Incident thresholds define your tolerance to specific incidents that may occur on your network.
By their very nature, certain types of incidents may be more important than other types. By defining incident thresholds that match your business’s service guarantees, you can use the network health report to provide an overall view of the compliance of your entire network at any given time.
The “Monitoring” training video, in which we cover “incident thresholds”, is part of the “Network Operations” playlist:
Monitoring: Describes different aspects of network monitoring. You can find incident thresholds, in particular, at 8:50.
Your network’s tolerance levels can be defined by incident type for all resources or by incident type for a specific resource.
If no threshold is assigned to an incident type, the incident is considered trivial and will not be interpreted as a Warning or Critical issue in the network health report.
The incident thresholds specified in your domain’s Monitoring tab serve as your network-wide defaults for any given incident type. Optionally, you can override this default for a particular resource by assigning an incident threshold to the resource in its Monitoring tab. For each threshold, you can define how and when the incident is escalated to a warning or critical status.
Incident Thresholds govern how incidents are escalated to Warnings and Critical issues. The escalation of an incident’s status is performed automatically by Broadsign Server and email notifications are sent out to the appropriate contacts when escalation occurs. Modifying an incident threshold will retroactively adjust the statuses of incidents that have already been escalated.
Consider the Missing in Action incident (MIA).
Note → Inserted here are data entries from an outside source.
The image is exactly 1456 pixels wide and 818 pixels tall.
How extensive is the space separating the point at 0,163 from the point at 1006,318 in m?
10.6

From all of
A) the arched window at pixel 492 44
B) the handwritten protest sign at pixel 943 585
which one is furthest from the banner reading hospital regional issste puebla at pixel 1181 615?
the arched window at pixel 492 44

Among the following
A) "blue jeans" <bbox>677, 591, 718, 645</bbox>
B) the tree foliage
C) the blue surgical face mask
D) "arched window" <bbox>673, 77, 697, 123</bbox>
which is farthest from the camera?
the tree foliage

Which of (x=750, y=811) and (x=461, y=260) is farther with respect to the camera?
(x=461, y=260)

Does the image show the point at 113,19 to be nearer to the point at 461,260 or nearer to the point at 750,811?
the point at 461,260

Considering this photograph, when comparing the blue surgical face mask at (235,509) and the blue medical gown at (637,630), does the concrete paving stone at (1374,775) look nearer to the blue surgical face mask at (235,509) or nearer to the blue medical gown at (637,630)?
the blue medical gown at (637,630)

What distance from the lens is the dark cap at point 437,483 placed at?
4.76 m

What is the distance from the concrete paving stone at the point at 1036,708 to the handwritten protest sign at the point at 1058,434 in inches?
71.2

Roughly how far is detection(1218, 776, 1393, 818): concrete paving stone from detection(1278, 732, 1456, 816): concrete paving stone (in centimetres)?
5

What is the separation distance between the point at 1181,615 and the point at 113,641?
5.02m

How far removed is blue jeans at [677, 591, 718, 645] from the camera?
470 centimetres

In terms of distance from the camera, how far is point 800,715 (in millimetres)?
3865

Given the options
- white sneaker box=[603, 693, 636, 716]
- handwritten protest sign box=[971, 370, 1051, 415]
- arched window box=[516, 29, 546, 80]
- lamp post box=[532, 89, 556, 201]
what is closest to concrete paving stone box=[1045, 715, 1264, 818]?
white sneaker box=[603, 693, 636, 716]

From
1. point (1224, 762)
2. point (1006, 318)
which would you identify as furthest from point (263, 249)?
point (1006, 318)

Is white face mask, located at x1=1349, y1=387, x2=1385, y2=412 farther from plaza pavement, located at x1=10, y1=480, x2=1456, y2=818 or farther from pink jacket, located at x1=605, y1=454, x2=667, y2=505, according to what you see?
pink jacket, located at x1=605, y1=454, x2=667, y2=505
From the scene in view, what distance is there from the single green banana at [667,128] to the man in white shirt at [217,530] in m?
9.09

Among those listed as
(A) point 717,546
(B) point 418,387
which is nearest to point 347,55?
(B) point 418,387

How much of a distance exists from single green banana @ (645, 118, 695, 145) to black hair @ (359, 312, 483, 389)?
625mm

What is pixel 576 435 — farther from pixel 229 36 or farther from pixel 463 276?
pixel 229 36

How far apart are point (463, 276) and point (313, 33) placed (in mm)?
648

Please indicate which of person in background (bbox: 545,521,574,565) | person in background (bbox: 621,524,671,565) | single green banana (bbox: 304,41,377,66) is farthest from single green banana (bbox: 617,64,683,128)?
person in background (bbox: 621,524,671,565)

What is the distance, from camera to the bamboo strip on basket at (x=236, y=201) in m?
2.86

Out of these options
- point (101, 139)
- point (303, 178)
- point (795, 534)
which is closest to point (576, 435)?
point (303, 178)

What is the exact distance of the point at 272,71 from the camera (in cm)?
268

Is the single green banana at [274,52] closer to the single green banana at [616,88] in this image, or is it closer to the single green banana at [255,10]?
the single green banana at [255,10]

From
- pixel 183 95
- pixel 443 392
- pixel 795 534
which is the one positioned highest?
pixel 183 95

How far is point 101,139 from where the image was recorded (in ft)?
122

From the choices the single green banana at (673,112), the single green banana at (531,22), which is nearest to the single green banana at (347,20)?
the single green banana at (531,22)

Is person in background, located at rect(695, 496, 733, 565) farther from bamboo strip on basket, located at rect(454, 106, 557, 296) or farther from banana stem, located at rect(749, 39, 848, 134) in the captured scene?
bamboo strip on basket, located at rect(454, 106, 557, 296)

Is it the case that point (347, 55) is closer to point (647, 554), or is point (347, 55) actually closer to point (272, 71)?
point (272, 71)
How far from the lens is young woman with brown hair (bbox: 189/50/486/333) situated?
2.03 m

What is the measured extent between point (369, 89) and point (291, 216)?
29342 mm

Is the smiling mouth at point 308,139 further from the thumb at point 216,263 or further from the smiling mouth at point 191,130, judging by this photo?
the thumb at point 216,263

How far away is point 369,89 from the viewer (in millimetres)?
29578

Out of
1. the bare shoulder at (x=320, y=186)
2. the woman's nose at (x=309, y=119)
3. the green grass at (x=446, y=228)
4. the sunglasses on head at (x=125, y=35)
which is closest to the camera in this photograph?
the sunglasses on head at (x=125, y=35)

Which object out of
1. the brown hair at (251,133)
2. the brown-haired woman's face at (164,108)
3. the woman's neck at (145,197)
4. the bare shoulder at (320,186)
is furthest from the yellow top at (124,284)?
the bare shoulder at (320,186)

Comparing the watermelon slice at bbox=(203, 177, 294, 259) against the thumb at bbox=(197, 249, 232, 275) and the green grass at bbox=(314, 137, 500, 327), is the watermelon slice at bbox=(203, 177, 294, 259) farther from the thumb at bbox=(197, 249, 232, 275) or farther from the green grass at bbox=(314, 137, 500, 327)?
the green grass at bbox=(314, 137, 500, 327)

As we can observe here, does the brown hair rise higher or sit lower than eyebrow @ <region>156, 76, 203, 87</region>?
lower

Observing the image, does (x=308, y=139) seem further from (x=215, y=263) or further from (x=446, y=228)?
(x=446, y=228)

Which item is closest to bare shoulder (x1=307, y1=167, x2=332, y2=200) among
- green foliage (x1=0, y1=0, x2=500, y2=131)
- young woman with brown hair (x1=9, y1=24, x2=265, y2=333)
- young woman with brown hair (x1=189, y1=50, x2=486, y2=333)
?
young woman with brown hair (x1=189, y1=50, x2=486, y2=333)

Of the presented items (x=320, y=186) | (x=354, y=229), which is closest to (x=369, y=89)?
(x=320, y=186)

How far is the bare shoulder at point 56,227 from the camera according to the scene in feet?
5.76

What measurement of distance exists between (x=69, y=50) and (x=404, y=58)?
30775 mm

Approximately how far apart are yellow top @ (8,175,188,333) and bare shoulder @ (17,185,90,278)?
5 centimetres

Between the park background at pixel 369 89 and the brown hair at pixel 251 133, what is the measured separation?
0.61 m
By setting a threshold on the MIA incident at the Domain level, you can define your network-wide tolerance to MIA as follows: Warning after two hours, Critical after six hours. This business rule will be respected in the Network Health Report and the Service Panel for the Player.
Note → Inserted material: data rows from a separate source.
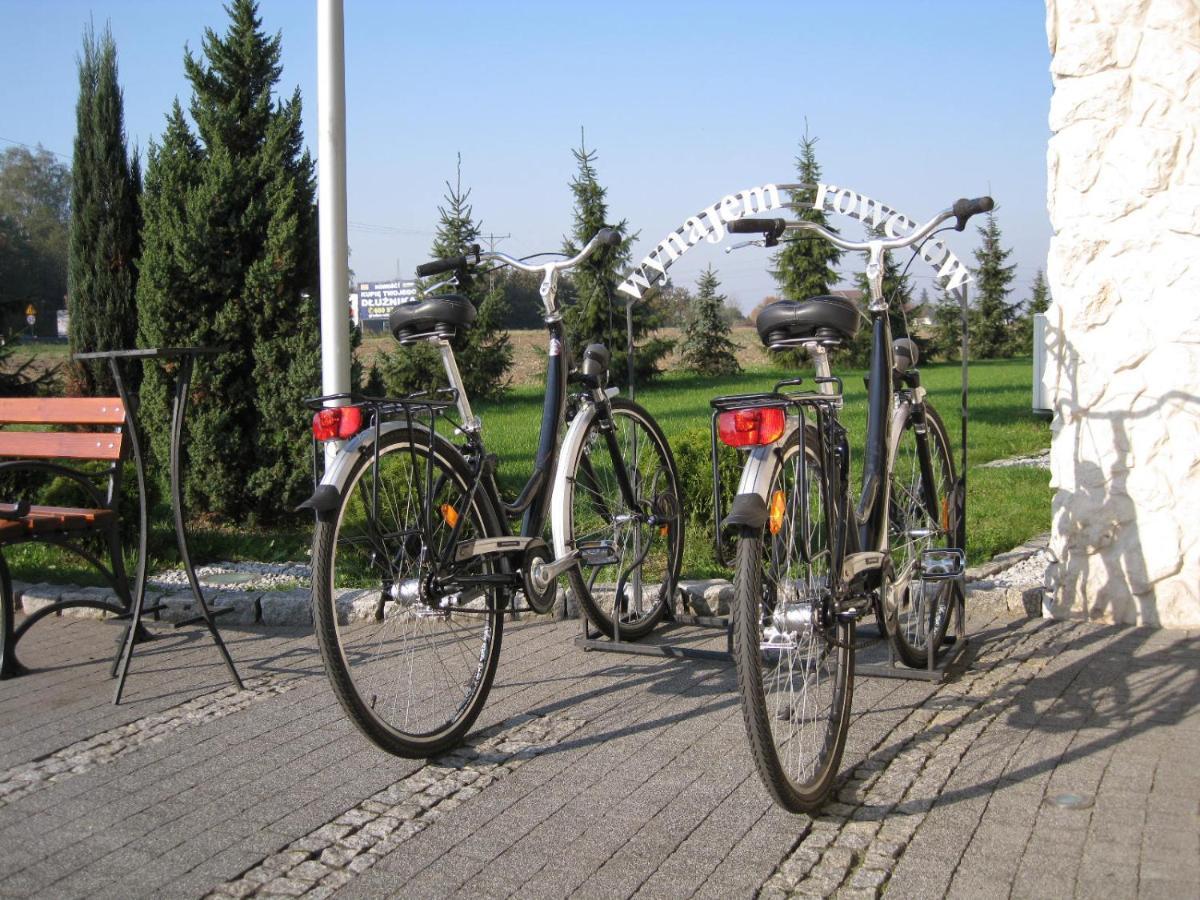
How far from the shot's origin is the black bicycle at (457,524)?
3697 mm

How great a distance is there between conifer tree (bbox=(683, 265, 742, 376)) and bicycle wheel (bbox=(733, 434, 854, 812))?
1057 inches

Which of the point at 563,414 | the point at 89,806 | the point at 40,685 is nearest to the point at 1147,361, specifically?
the point at 563,414

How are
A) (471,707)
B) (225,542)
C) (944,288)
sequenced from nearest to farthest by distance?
(471,707) → (944,288) → (225,542)

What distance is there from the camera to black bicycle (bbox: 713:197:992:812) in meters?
3.16

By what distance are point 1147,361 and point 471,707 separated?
329cm

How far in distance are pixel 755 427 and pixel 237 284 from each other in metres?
6.09

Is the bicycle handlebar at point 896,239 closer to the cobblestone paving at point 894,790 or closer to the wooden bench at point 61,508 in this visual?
the cobblestone paving at point 894,790

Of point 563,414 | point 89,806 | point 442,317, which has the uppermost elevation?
point 442,317

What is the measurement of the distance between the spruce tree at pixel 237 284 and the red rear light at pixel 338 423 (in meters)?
4.69

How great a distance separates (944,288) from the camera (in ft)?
15.9

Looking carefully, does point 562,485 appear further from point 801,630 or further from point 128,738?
point 128,738

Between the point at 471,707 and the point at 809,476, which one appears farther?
the point at 471,707

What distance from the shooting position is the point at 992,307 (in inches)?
1735

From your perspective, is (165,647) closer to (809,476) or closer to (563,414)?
(563,414)
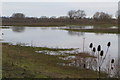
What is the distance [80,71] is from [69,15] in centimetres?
11170

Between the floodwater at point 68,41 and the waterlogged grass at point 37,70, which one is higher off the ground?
the floodwater at point 68,41

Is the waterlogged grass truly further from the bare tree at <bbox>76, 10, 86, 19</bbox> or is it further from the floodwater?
the bare tree at <bbox>76, 10, 86, 19</bbox>

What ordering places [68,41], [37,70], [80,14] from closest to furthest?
1. [37,70]
2. [68,41]
3. [80,14]

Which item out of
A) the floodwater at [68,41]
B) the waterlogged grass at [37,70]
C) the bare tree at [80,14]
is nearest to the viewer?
the waterlogged grass at [37,70]

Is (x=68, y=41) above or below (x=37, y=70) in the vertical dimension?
above

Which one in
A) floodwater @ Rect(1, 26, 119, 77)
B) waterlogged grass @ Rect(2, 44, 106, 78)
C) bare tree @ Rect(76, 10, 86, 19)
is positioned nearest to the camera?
waterlogged grass @ Rect(2, 44, 106, 78)

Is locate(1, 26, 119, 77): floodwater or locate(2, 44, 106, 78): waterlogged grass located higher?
locate(1, 26, 119, 77): floodwater

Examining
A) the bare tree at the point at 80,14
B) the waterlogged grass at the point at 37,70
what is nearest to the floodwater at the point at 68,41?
the waterlogged grass at the point at 37,70

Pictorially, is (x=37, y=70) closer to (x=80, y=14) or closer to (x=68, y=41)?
(x=68, y=41)

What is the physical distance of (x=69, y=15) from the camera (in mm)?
122938

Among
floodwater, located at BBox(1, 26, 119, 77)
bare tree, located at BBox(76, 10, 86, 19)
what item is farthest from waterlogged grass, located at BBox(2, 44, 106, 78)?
bare tree, located at BBox(76, 10, 86, 19)

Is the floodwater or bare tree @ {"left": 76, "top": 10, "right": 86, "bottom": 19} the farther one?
bare tree @ {"left": 76, "top": 10, "right": 86, "bottom": 19}

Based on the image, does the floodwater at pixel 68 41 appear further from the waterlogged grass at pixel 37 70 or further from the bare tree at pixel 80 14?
the bare tree at pixel 80 14

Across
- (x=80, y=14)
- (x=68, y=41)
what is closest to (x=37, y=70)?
(x=68, y=41)
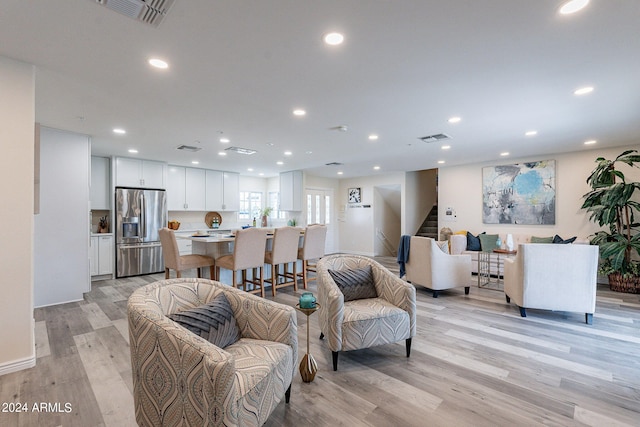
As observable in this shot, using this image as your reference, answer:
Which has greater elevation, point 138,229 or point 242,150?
Answer: point 242,150

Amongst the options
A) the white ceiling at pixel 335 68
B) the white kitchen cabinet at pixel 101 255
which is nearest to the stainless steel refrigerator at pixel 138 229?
the white kitchen cabinet at pixel 101 255

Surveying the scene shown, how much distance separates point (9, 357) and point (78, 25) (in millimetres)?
2599

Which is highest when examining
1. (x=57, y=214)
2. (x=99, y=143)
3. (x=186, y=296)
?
(x=99, y=143)

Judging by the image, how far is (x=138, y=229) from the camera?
242 inches

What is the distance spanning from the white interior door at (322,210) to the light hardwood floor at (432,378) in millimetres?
5605

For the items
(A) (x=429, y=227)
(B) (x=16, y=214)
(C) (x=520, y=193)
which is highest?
(C) (x=520, y=193)

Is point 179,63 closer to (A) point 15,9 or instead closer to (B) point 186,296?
(A) point 15,9

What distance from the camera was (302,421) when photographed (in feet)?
5.97

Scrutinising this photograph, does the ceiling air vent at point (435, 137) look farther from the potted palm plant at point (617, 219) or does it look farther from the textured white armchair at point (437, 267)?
the potted palm plant at point (617, 219)

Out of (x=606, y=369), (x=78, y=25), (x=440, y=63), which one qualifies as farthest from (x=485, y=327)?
(x=78, y=25)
If a player has been MIA for less than two hours, then the network health report will still consider that Player as healthy.
If a network health report is generated three hours after the player has gone MIA, the player will appear as having a warning.
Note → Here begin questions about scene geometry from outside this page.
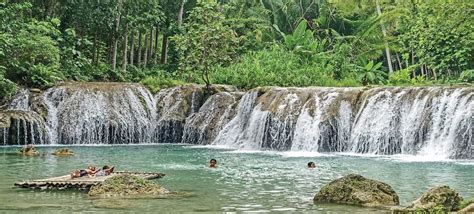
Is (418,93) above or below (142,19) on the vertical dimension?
below

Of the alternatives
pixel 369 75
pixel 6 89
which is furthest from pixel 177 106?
pixel 369 75

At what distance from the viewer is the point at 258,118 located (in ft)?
84.6

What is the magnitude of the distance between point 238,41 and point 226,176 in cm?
1824

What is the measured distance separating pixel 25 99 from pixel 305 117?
445 inches

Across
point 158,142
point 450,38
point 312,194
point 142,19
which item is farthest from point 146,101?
point 312,194

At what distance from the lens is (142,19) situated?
3597 centimetres

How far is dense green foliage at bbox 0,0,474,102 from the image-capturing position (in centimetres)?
2973

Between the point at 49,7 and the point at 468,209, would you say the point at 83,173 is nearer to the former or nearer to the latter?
the point at 468,209

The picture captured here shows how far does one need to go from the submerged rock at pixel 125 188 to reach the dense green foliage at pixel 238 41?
16.6 meters

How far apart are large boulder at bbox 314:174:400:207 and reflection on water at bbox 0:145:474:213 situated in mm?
277

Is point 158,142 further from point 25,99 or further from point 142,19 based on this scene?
point 142,19

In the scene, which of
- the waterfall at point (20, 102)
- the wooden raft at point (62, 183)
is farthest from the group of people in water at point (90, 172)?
the waterfall at point (20, 102)

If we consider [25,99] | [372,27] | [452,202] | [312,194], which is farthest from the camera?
[372,27]

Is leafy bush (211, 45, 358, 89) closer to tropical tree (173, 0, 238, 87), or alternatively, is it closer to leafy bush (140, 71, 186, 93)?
tropical tree (173, 0, 238, 87)
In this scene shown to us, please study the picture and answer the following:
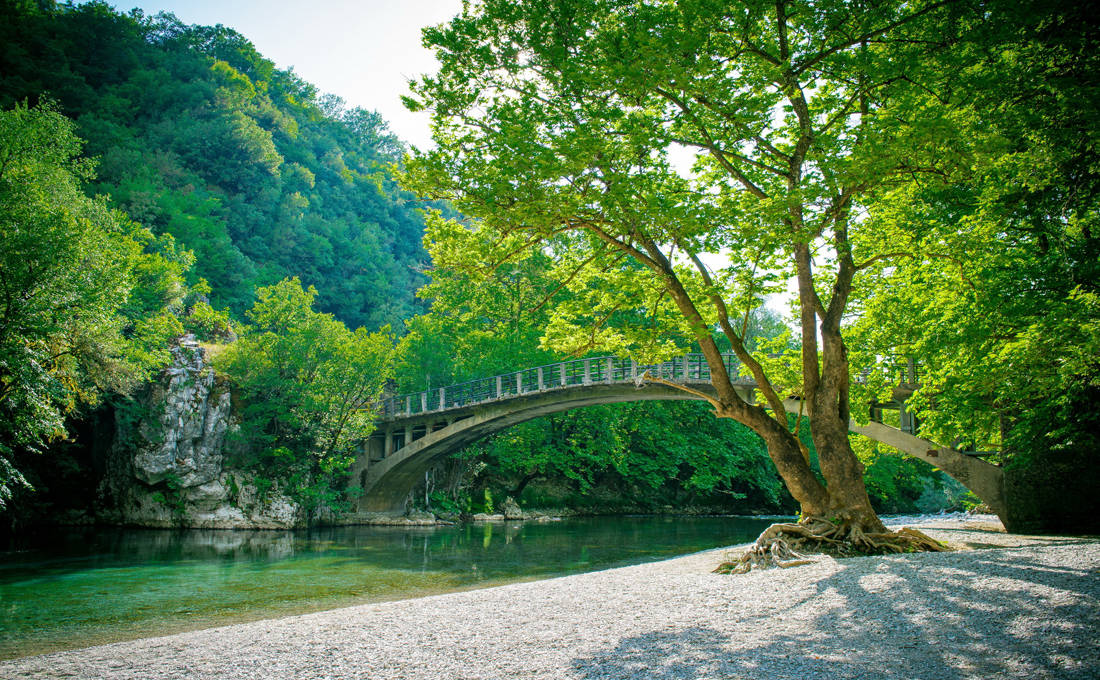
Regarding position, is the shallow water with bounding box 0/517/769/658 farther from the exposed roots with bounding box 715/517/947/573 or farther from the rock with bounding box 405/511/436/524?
the rock with bounding box 405/511/436/524

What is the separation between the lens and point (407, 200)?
6756 centimetres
If a network health report is generated more than six hours after the player has gone MIA, the player will appear as being critical.
Consider a network comprised of mixed broadband and dial-up players that need to be monitored for their connectivity status.
The tolerance to MIAs on dial-up players will most likely be higher, due to the unreliability of the connection. In this case, you can set a custom threshold for the MIA incident on the Player resource that will override the threshold set in the Domain:
- Warning after twelve hours
- Critical after two days
This change ensures that when the network health report is generated, the state of this dial-up player will depend on its own threshold, not the network-wide threshold.
Here are some other examples of how to use custom thresholds:
- A high-value player in Times Square should have a lower tolerance to incidents than other players in the same network.
- A Device Control Operation that turns a display on is more important than one that turns the display off.
- If a particular ad copy is causing incidents that are expected, they can be suppressed so that they do not count in the network health report.